Rebiya Kadeer is the head of the World Uighur Congress, which represents the Uighur community in exile.
She lives in the US, but is often blamed by the Beijing government for being behind protests and riots inside China's restive Xinjiang region.
Rebiya Kadeer has denied fomenting the violence in Xinjiang
She has rebuffed accusations that she has stirred up violence in the regional capital, Urumqi, in July 2009.
"I am fighting for the rights, for the self-determination for Uighurs," she said in a recent BBC interview.
She also denies Chinese accusations that she has links to the East Turkistan Islamic Movement, a separatist group the US put on its terrorist blacklist.
Released from prison in 2005 after spending six years in a Chinese jail, Mrs Kadeer fled to the suburbs of the US state of Virginia.
From there she presides over both the World Uighur Congress and the Uighur American Association. She was nominated for the Nobel Peace Prize in 2006.
She was a successful businesswoman and philanthropist in China until her arrest in 1999 for allegedly endangering national security.
At the time the authorities said her crime was to send local newspaper reports about the activities of Xinjiang's Uighurs to her US-based husband, even though these were freely available.
It was a sharp reversal in fortunes for someone whose local achievements the Communist government had until then trumpeted.
Mrs Kadeer, twice-married and the mother of at least 11 children, grew up in poverty but at the time of her release was known locally as "the millionairess".
Human Rights Watch researcher Mickey Spiegel, who has met Mrs Kadeer's family several times, describes her as "a very enterprising woman, who was able to bring herself up, in a sense, by her bootstraps".
After working as a laundress, Mrs Kadeer founded and directed a large trading company in Xinjiang, and used her wealth to provide fellow Uighurs with employment and training.
Ethnically Turkic Muslims, mainly live in Xinjiang
Made bid for independent state in 1940s
Sporadic violence in Xinjiang since 1991
Uighurs worried about Chinese immigration and erosion of traditional culture
Partly as a result, she was appointed to China's national advisory group, the Chinese People's Political Consultative Conference (CPPCC), and sent as one of the country's delegates to the United Nations World Conference on Women in 1995.

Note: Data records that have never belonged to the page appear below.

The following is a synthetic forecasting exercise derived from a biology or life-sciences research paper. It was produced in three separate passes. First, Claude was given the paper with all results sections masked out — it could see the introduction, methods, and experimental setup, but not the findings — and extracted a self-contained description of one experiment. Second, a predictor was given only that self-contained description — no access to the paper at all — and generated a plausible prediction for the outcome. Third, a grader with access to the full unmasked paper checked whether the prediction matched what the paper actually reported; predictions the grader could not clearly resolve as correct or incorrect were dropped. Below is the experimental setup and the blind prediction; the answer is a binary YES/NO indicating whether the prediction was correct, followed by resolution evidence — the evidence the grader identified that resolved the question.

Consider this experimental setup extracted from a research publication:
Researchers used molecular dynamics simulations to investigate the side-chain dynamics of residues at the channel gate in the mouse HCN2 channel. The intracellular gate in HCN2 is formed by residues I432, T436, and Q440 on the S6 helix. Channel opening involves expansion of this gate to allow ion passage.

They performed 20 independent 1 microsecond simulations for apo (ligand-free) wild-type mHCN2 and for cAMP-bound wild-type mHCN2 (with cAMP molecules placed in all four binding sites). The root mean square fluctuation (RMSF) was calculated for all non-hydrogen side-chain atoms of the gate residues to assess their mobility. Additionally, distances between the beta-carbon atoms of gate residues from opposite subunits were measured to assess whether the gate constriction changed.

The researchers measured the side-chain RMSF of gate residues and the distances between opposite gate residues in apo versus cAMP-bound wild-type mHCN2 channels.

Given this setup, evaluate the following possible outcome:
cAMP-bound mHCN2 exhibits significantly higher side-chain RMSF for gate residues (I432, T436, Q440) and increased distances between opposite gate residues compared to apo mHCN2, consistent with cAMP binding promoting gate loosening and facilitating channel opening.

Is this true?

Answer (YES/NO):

But her treatment by the authorities changed, rights organisations say, when her Uighur husband and former political prisoner Sidik Rouzi fled China for the US in 1996.
He had previously been imprisoned for campaigning against China's treatment of the ethnic minority, which make up slightly more than half the population of Xinjiang.
Mrs Kadeer's passport was seized, she was harassed by police and, in 1998, barred from reappointment to the CPPCC.
Before her arrest, Mrs Kadeer was running the 1,000 Families Mothers' Project, which helped Uighur women start businesses.
She was detained in August 1999, on her way to meet a visiting delegation from the United States Congressional Research Service to complain about political prisoners in Xinjiang.
She was convicted of endangering state security by the Urumqi Intermediate People's Court on 10 March, 2000.
She left China in March 2005, but some of her family members are still there.
She says her family is frequently singled out for persecution, and two sons are currently in jail.